The Adverse Childhood Experiences (ACE) study conducted by the Center for Disease Control documented additional experiences resulting from childhood traumatic experiences. Approximately 17,000 participants were questioned over the course of two years from 1995 to 1997. The study findings suggest that certain childhood experiences lead to illness (mental and physical), poor life quality and early death. This appears to happen because the adverse childhood experiences lead to the prevalence and development of habits that lead to poor outcomes. The pyramid below represents the Center for Disease Control’s representation of the “whole life” nature of their study. The ACE study defined the experiences as follows:
- Emotional abuse
- Physical abuse
- Sexual abuse
- Emotional abuse
- Physical abuse
- Household Dysfunction
- Mother treated violently
- Household substance abuse
- Household mental illness
- Parental separation or divorce
- Incarcerated household member
The ACE study assesses the amount of childhood stress. The risk for the following health problems is proportional to the amount of stress.

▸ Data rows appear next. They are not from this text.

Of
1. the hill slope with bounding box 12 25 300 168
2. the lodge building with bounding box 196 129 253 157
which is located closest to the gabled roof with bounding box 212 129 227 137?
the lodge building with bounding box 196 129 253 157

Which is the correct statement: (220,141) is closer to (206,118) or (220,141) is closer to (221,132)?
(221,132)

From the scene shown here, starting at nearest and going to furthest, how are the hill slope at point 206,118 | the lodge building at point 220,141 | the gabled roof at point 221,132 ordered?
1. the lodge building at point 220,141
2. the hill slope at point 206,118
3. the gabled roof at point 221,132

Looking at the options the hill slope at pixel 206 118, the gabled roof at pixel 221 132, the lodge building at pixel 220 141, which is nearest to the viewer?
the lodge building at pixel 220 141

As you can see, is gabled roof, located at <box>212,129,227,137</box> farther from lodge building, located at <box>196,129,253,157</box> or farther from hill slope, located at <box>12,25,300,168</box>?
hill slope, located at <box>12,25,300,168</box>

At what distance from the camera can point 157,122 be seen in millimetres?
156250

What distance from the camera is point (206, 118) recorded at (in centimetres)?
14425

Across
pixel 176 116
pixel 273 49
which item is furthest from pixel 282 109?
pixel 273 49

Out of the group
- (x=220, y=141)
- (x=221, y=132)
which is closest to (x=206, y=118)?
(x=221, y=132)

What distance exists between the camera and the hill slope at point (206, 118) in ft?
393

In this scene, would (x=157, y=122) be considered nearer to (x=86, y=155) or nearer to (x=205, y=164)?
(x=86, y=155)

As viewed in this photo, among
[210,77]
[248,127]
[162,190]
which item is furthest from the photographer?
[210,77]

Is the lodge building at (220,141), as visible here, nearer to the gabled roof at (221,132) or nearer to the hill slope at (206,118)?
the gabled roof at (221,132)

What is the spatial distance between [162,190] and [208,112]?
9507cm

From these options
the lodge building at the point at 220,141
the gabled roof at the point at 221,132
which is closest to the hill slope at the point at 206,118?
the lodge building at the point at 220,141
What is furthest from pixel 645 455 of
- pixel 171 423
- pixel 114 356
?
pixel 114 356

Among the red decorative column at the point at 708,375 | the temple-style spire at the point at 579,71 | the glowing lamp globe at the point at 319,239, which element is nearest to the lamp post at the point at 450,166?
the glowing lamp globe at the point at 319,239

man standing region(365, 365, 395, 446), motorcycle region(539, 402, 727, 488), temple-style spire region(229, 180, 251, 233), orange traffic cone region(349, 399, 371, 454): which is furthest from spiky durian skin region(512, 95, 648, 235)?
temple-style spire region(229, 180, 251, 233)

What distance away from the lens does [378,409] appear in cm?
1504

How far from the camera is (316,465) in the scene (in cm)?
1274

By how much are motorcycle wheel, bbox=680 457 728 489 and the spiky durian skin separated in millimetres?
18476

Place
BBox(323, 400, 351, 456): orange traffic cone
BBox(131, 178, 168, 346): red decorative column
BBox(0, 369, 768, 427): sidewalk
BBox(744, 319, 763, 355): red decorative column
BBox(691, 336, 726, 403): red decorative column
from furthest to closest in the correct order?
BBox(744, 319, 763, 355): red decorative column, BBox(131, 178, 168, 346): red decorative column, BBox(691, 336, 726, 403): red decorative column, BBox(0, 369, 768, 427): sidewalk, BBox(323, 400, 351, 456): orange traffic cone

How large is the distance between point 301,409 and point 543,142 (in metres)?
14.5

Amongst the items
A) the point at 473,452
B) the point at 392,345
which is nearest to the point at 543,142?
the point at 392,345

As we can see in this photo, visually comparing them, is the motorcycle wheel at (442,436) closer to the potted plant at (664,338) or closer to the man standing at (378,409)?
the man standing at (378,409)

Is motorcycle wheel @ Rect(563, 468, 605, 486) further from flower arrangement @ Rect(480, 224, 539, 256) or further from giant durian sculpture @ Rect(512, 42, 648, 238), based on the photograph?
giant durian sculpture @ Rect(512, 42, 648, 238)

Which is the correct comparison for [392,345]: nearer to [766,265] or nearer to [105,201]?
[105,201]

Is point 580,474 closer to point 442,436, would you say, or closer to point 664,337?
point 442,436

- Alcoholism and alcohol abuse
- Chronic obstructive pulmonary disease
- Fetal death
- Health-related quality of life
- Illicit drug use
- Ischemic heart disease
- Liver disease
- Risk for intimate partner violence
- Multiple sexual partners
- Sexually transmitted diseases
- Suicide attempts
- Unintended pregnancies
- Early initiation of smoking
- Early initiation of sexual activity
- Adolescent pregnancy
All of the neurobiological information and the longitudinal studies point to one thing. Childhood trauma has a significant impact on all aspects of a child’s life. Ways of interacting with children with a traumatic history can mitigate the adverse consequences. It is important to remember that as the child regresses, the area of the brain that is in charge of the behavior moves in a top-down progression. While in the calm state and the aroused state, the neocortex and the cortex, the thinking portions of the brain, are in charge. Once the child moves to the alarm state, the limbic system, the emotional portion of the brain, is in charge. Once the brain moves to this area, a child cannot access the neocortex and the cortex. He or she is no longer capable of abstract or concrete thought. As the child moves into fear or terror, the midbrain and the brainstem take control, and the child is not capable of abstract or concrete thought or emotion. The time to talk with a child is when they are in the states of calm or arousal. The arousal state is ideal as people learn best and are most receptive when in that state.
People who work with or parent children with trauma histories need to understand that the traumatic event changes how the brain functions. This change results in behaviors that are different than the behaviors of neuro-typical children. Those working with children with a trauma history need to use different techniques and strategies to help the brain heal and to help decrease the behaviors.